PASSAGE CHOISI »
Le statut des avocats : entre immunité, droit commun et logique disciplinaire. On considère donc que l'article 41 alinéa 3 de la loi de 1881 confère une immunité à l'avocat dans l'exercice contentieux de sa profession, appelée couramment "immunité de robe", surtout depuis la suppression du délit d'audience par la loi par la loi n° 82-506 du 15 juin 1982, relative à la procédure applicable en cas de faute professionnelle commise à l'audience par un avocat, qui permettait au juge de sanctionner immédiatement un avocat qui aurait manqué à son serment. On considère que la liberté de parole de l'avocat est relativement grande dans l'espace judiciaire stricto sensu, et singulièrement dans l'espace du prétoire, tandis qu'elle est beaucoup plus restreinte en dehors de cet espace (10). Une plainte avec constitution de partie civile déposée devant la juridiction d'instruction ne provoque pas l'application de l'immunité dès lors qu'elle est diffusée sur internet (11). Dans le cadre du prétoire, néanmoins entendu largement, c'est-à-dire comme l'espace où s'applique une procédure contradictoire (comme, par exemple, pour le cas des sentences arbitrales), la liberté est encore appréciée au regard du lien entre la critique et la cause défendue par l'avocat. N'est ainsi pas considérée comme outrageante la plaidoirie de l'avocat parlant de "justice honteuse", mais comme le constat de l'impossibilité dans laquelle l'avocat se trouvait de pouvoir faire entendre une cause dont il était fondé à penser qu'elle était juste (12). Le fait aussi pour un avocat de pointer l'impartialité d'un magistrat, à raison de son appartenance à un réseau d'entraide secret fondé sur une proximité d'opinion et destiné à obtenir des avantages, n'a pas été considéré comme étranger à la cause (13), ce qui illustre la relative souplesse d'appréciation des magistrats à l'égard de la pratique des avocats dans leur prétoire.

TÂCHE À RÉALISER » Reproduisez en entier le passage sur l'immunité des avocats, sans y changer un seul mot.

EXTRAIT DE DONNÉES »
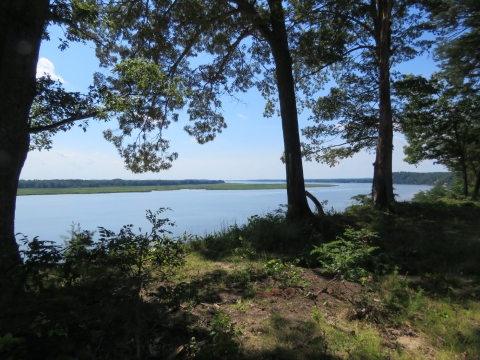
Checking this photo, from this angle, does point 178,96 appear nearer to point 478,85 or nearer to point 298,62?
point 298,62

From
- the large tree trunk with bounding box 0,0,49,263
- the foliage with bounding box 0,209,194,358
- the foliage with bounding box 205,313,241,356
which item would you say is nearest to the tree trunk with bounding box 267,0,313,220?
the foliage with bounding box 205,313,241,356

CORRIGÉ »
Le statut des avocats : entre immunité, droit commun et logique disciplinaire. On considère donc que l'article 41 alinéa 3 de la loi de 1881 confère une immunité à l'avocat dans l'exercice contentieux de sa profession, appelée couramment "immunité de robe", surtout depuis la suppression du délit d'audience par la loi par la loi n° 82-506 du 15 juin 1982, relative à la procédure applicable en cas de faute professionnelle commise à l'audience par un avocat, qui permettait au juge de sanctionner immédiatement un avocat qui aurait manqué à son serment. On considère que la liberté de parole de l'avocat est relativement grande dans l'espace judiciaire stricto sensu, et singulièrement dans l'espace du prétoire, tandis qu'elle est beaucoup plus restreinte en dehors de cet espace (10). Une plainte avec constitution de partie civile déposée devant la juridiction d'instruction ne provoque pas l'application de l'immunité dès lors qu'elle est diffusée sur internet (11). Dans le cadre du prétoire, néanmoins entendu largement, c'est-à-dire comme l'espace où s'applique une procédure contradictoire (comme, par exemple, pour le cas des sentences arbitrales), la liberté est encore appréciée au regard du lien entre la critique et la cause défendue par l'avocat. N'est ainsi pas considérée comme outrageante la plaidoirie de l'avocat parlant de "justice honteuse", mais comme le constat de l'impossibilité dans laquelle l'avocat se trouvait de pouvoir faire entendre une cause dont il était fondé à penser qu'elle était juste (12). Le fait aussi pour un avocat de pointer l'impartialité d'un magistrat, à raison de son appartenance à un réseau d'entraide secret fondé sur une proximité d'opinion et destiné à obtenir des avantages, n'a pas été considéré comme étranger à la cause (13), ce qui illustre la relative souplesse d'appréciation des magistrats à l'égard de la pratique des avocats dans leur prétoire.